Image-caption web data:

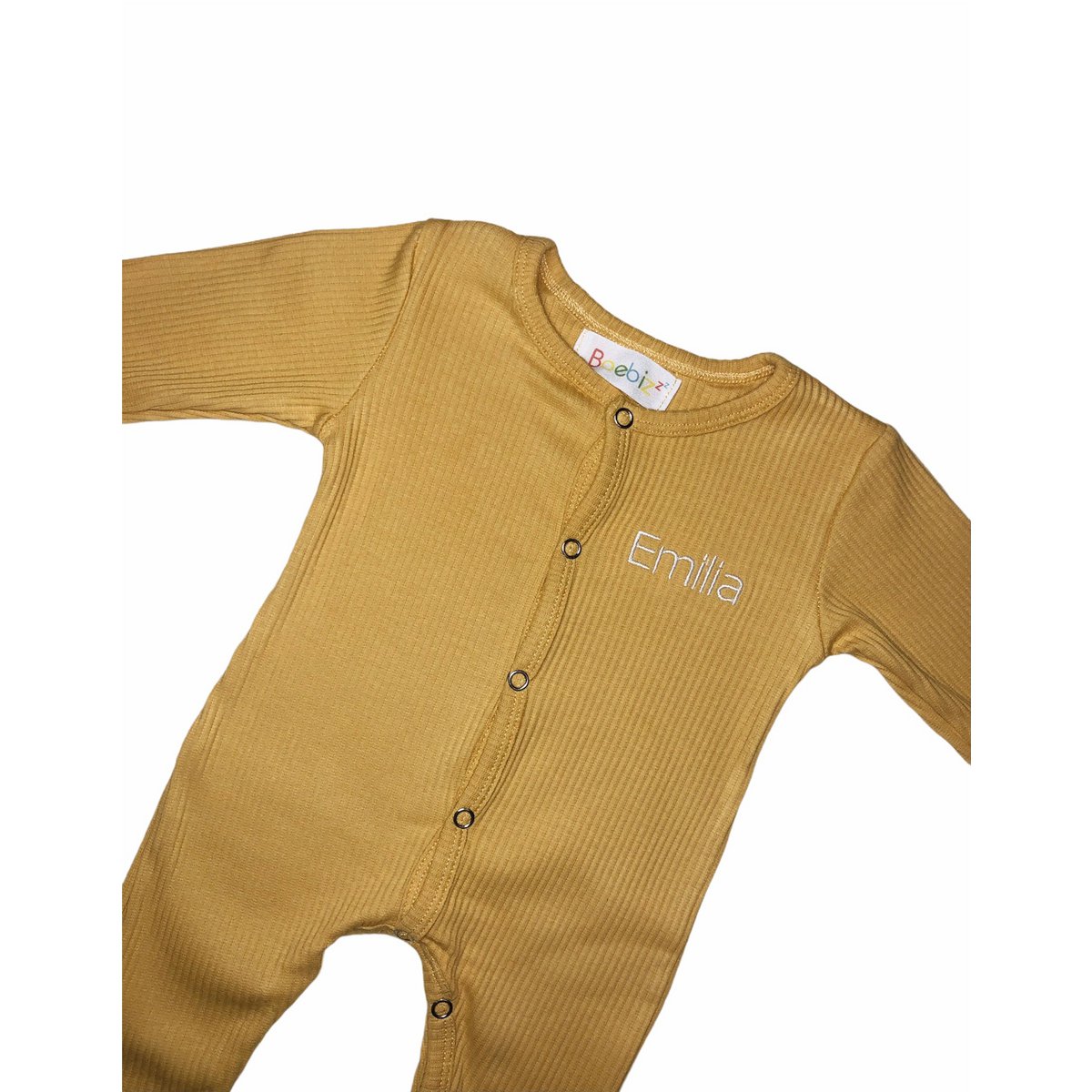 Mustard ribbed baby grow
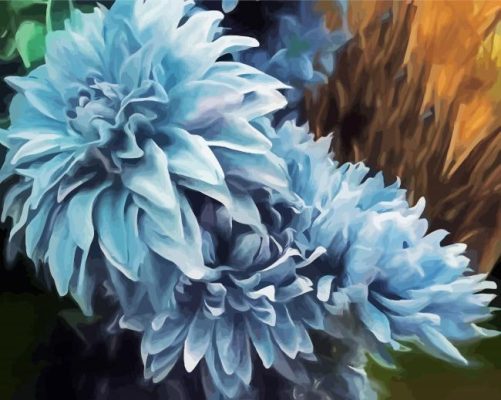 Blue Dahlias Paint By Numbers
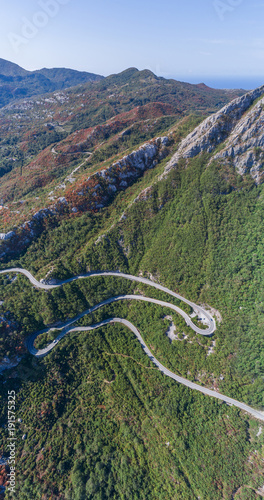 Panoramic aerial view on Road serpentine on the road from Petrovac to the Skadar Lake. Montenegro.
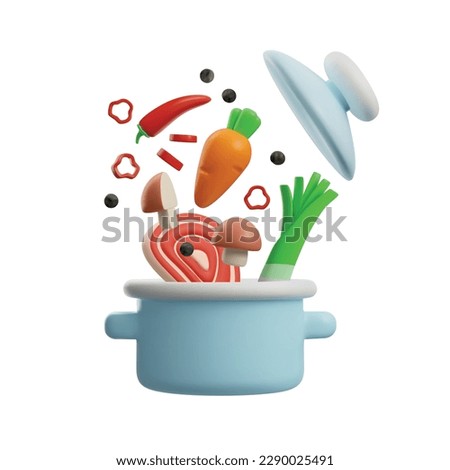 Cooking kitchen pot or saucepan, kitchenware with meat and vegetables flying under lid, 3D realistic vector illustration isolated on white background.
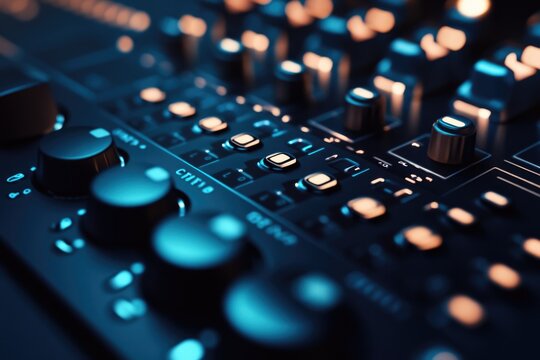 A detailed view of a sound board's control panel with various knobs and dials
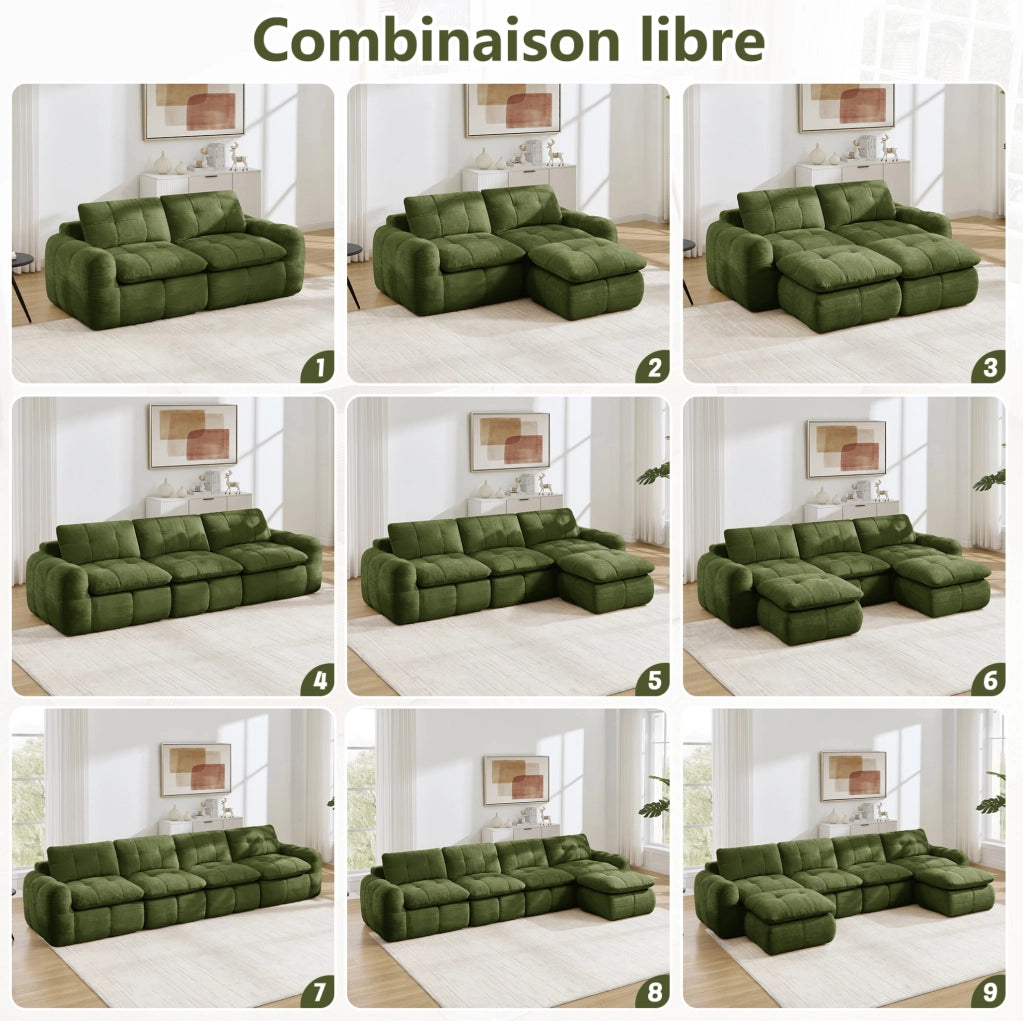 Divano modulare 2 posti 194x97 cm in ciniglia verde HOMVRA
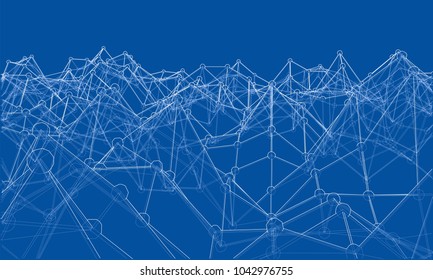 Creative social network. Abstract polygonal background. Vector rendering of 3d. Wire-frame style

◆ TO-DO ITEM
Rewrite these lines as a JSON list of strings, one string per line, with blank lines skipped. Leave the pictures out of the list.

◆ WORKED SOLUTION
[
  " Mustard ribbed baby grow",
  " Blue Dahlias Paint By Numbers",
  " Panoramic aerial view on Road serpentine on the road from Petrovac to the Skadar Lake. Montenegro.",
  " Cooking kitchen pot or saucepan, kitchenware with meat and vegetables flying under lid, 3D realistic vector illustration isolated on white background.",
  " A detailed view of a sound board's control panel with various knobs and dials",
  " Divano modulare 2 posti 194x97 cm in ciniglia verde HOMVRA",
  " Creative social network. Abstract polygonal background. Vector rendering of 3d. Wire-frame style"
]